The event, attended by some students and health workers in the Tamale Metropolis, was organized by TOLEC GH in collaboration with the Mental Health Advocacy Foundation (MHAF) and the Ghana Psychologists Association (GPA).

Reverend Kuubagr said students lack the knowledge on mental health issues which can lead to suicide, so there is the need for government to prioritize it and make it part of the school’s curriculum to increase students understanding on the need to prevent suicide.

The government needs to have enough trained professionals in the area of mental health in health facilities, so that they can help people overcome psychological stress to help reduce cases of suicide in the country, he added.

Mr Peter Mintir Amadu, the Executive Director of TOLEC GH, indicated that suicide was the second leading cause of death in the country, and mostly among men between the ages of 15 to 29.

He therefore, urged traditional and religious authorities as well as other stakeholders to be advocates for the prevention of suicide among members of the public to enable them contribute to the productive workforce in the country.

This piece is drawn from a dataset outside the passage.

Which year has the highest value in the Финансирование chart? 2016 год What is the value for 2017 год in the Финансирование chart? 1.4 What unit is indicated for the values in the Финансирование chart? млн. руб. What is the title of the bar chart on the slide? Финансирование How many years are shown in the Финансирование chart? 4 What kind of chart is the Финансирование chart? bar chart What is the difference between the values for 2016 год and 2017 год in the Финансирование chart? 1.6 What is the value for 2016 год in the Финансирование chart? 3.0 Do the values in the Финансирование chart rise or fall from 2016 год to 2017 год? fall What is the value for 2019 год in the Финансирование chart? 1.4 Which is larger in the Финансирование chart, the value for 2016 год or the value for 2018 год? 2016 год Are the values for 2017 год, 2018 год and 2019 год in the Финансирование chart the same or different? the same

He appealed to policy makers to develop measures to help safeguard people with suicidal ideas and break stigmatization and discrimination of such people for social inclusion.

Mr Mintir Amadu encouraged media personnel to desist from sensational nature of reporting on suicide cases, saying; do not thrive on sensationalism when reporting issues of suicide but rather provide stories of hope.

Mr Mumuni Fuseini, Northern Regional Mental Health Coordinator, advised the youth to stop substance abuse, which led to mental health disorders and other physical health problems.

Mr Chris Ayinbila, a student of the St Charles Senior High School in Tamale, who participated in the event, told the Ghana News Agency that they had been enlightened on mental health issues and suicide prevention measures, and would be advocates for suicide prevention among the youth in their communities.